# Hand washing (For the fishes' sake)



## Mr Fishies (Sep 21, 2007)

This is a bit hard to share, not embarrassing, something worse than that. Hope someone else can learn something from it.

---

Let me preface this long story by saying, last December, I moved this tank and fish and plants over 500km from Montreal to Brampton in -20C weather and didn't loose a fish or a plant. After I think almost 2 years with no deaths (save a couple old aged platys), this Friday past, I had the worst day in my aquarium "career". I lost 11 rummy, 2 micky mouse platy and 1 amano shrimp between 3PM and 9PM. 

I had no idea what was going on. I grabbed my tongs and collected the fatalities and did about a 30-40% water change and spent a long time watching the remaining fish to try and see what was wrong. I could not detect anything as the survivors were behaving fine and showed no sign of any problem. What happened to the dead fish?! I couldn't figure out what to do, they were fine then and now, two plus days later the 6 remaining fish all seem well, they are eating and swimming well.

After much thought, I believe I know what happened (or I have figured out how to blame myself), but I may never be sure. Friday, I was working around the house, in the garage, kitchen and did several chores, one of which must have left something on my hands that I managed to poison my fish with. Among other things, I cut the lawn (but didn't add gas to the mower), I started the dishwasher (with phosphate free cleaner since I care about the environment), moved some boxes around the garage that had contents like wood and newspaper/flyers. Towards the end, my brother had come by (and was waiting for me to finish aforementioned chores) so we could leave to go out. I remembered I had to feed the fish. In a rush to get out, I went downstairs, opened the food and fed the fish. I am supposing I had something on my fingers that got on the food when I crushed the flake and sprinkled it in. Some (most) fish ate some or enough of the tainted food they expired within hours. They were gone in less than 6 hours (when I looked at the tank next).

What really bugs me is I am kind of anal about this 99.9% of the time. I wash and rinse well before I go in my tanks. I wash well afterwards, all the way up to the shoulder if necessary. I use salt and vinegar to wash fish tank towels. I even do as much of my work as possible with plastic tongs/scissors to avoid going into the water at all since I don't want to introduce Mycobacterium into some nick I didn't notice. 

What happened to cause these deaths time? I can't say 100% for sure, but I think it's because I didn't wash my hands before I fed the fish.


----------



## Chris S (Dec 19, 2007)

Sorry to hear that. I'm guilty of probably not taking enough precautions myself, but I usually rinse my hands with water beforehand and when feeding I typically feed from the containers, not directly with my hand.


----------



## twoheadedfish (May 10, 2008)

this is something that happened with some frogs i kept when i was a kid. it's a total bummer cuz it's so preventable. i 'm sorry. 

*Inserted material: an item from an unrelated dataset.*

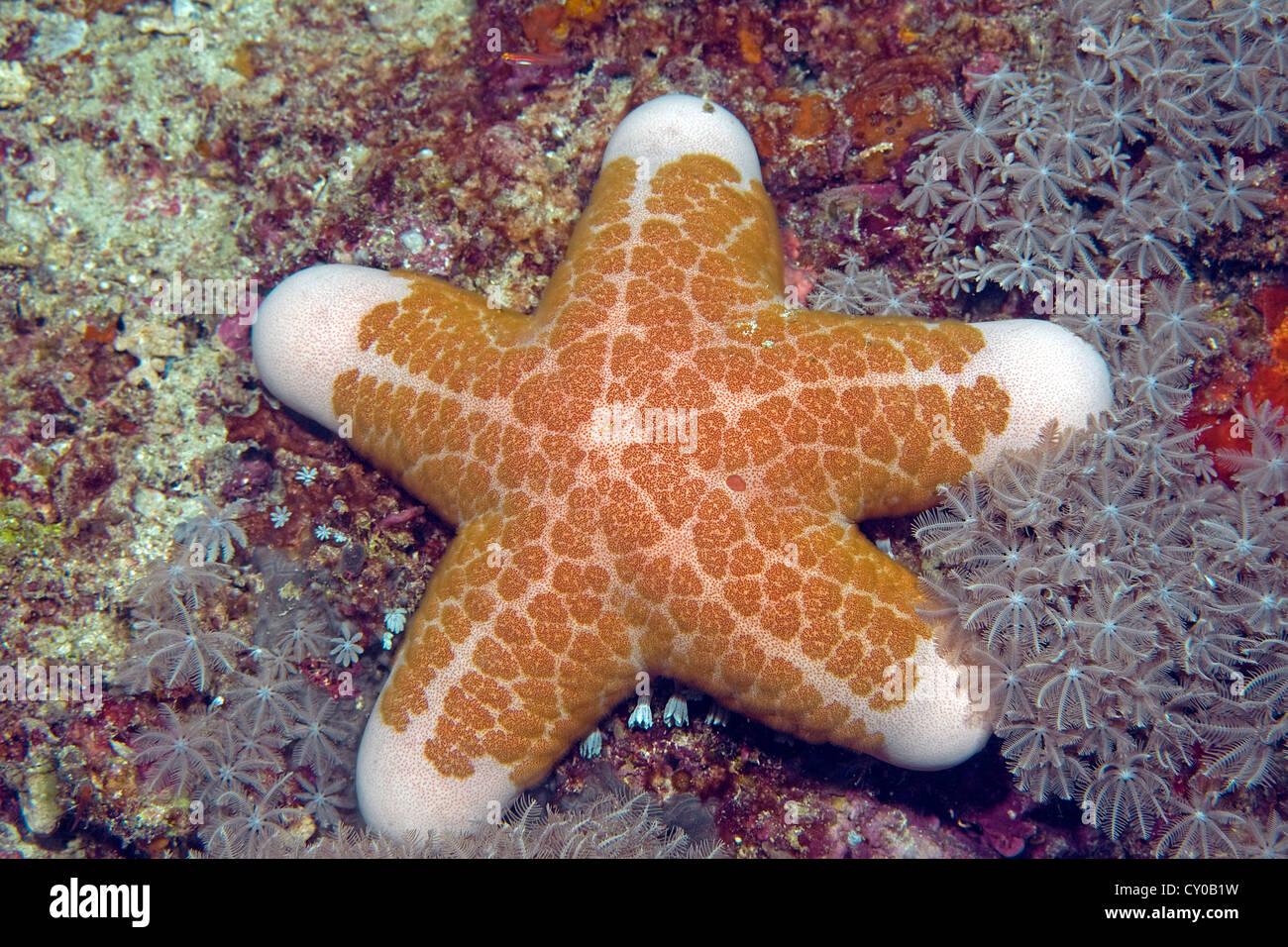 Granulated sea star, cushion seastar (Choriaster granulatus), Moalboal, province of Cebu, Negros, Philippines, Asia - Stock Image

that said, i had pretty much forgotten about all that until you posted that. you may yet save some of my own fish from a similar fate.


----------



## kweenshaker (Mar 11, 2006)

"I started the dishwasher (with phosphate free cleaner since I care about the environment)"

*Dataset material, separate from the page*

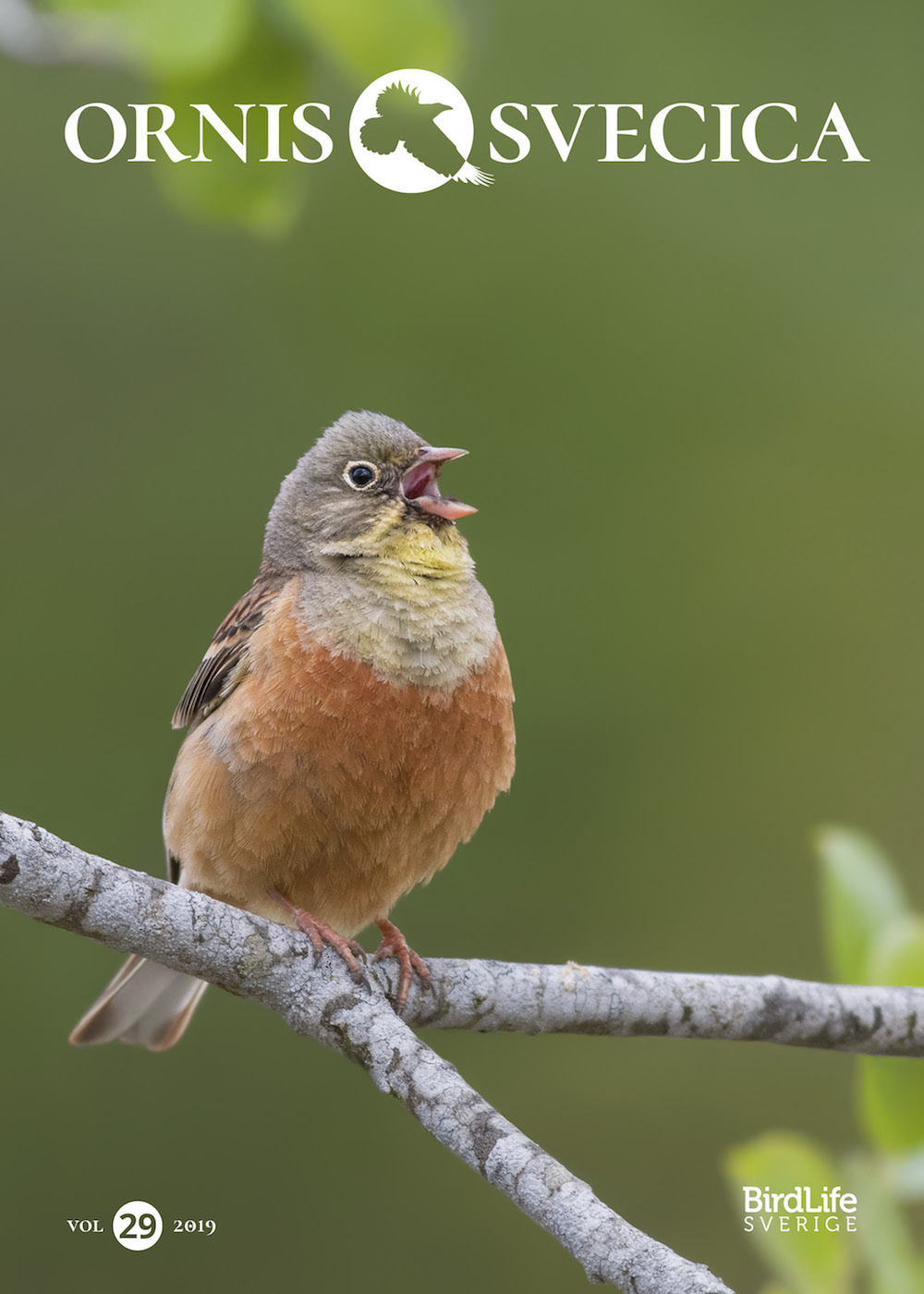 The cover of Ornis Svecica, volume 29, 2019, features an Ortolan Bunting photographed by Ivan Sjögren.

Totally off topic, but what dishwasher stuff do you use? I've tried several natural kinds and none seem to work very well. It's the only thing left in the house that I haven't switched over and it really bugs me! 

That said, I'm sorry about your fish losses. It happens to the best of us and hopefully it'll be a lesson you'll only have to learn once!!


----------



## twoheadedfish (May 10, 2008)

kweenshaker said:


> "I started the dishwasher (with phosphate free cleaner since I care about the environment)"
> 
> Totally off topic, but what dishwasher stuff do you use? I've tried several natural kinds and none seem to work very well. It's the only thing left in the house that I haven't switched over and it really bugs me!
> 
> That said, I'm sorry about your fish losses. It happens to the best of us and hopefully it'll be a lesson you'll only have to learn once!!


to be absolute about the whole thing, the best thing for the environment is to ditch the dishwasher entirely (it's a hog for energy resources and water, especially if you've got a sink which'll use mere litres of water.)

that being said, i have one sink (not a double) so doing dishes without the dishwasher is nearly impossible and at the least ludicrously time consuming. There's a few places in kensington market that will sell some really awesomely powerful and enviro-safe cleaning products, inc. dishwasher detergent. most of the stuff we pick up is highly concentrated, so you can even add water to it and stretch it out. i forget what products we use but we always hit up kensington market.


----------



## Ciddian (Mar 15, 2006)

I am so sorry that happened...

I did the exact same as i work with some nasty chemicals that even penitrate my gloves somtimes... I didnt wash my hands well enough and I had a major whipe out... It was heart breaking..


----------



## Mr Fishies (Sep 21, 2007)

Thanks all for the "condolences".



Chris S said:


> <SNIP>I typically feed from the containers, not directly with my hand.


This would be a bit tricky and a recipe for overfeeding since the food container opening is about 4 inches across. 



twoheadedfish said:


> t<SNIP>
> i had pretty much forgotten about all that until you posted that. you may yet save some of my own fish from a similar fate.


That's the intention - remind people that we need to be as concerned about putting nasties into the tank as we are about getting them out.



kweenshaker said:


> <SNIP>
> Totally off topic, but what dishwasher stuff do you use?


PM Sent...



twoheadedfish said:


> to be absolute about the whole thing, the best thing for the environment is to ditch the dishwasher entirely (it's a hog for energy resources and water, especially if you've got a sink which'll use mere litres of water.)
> <SNIP>


I suppose you're right, but the "western" way of living is a resource intensive way of living - we're all "wasting" electricity keeping fish as a hobby and running computers to read this forum. Unless we go back to mud huts and tepees, we're all taking a bite out of the earth to some extent, some of us nibble and some gobble down mouthfuls...I'm trying to be a nibbler.



Ciddian said:


> I am so sorry that happened...
> 
> I did the exact same as i work with some nasty chemicals that even penitrate my gloves somtimes... I didnt wash my hands well enough and I had a major whipe out... It was heart breaking..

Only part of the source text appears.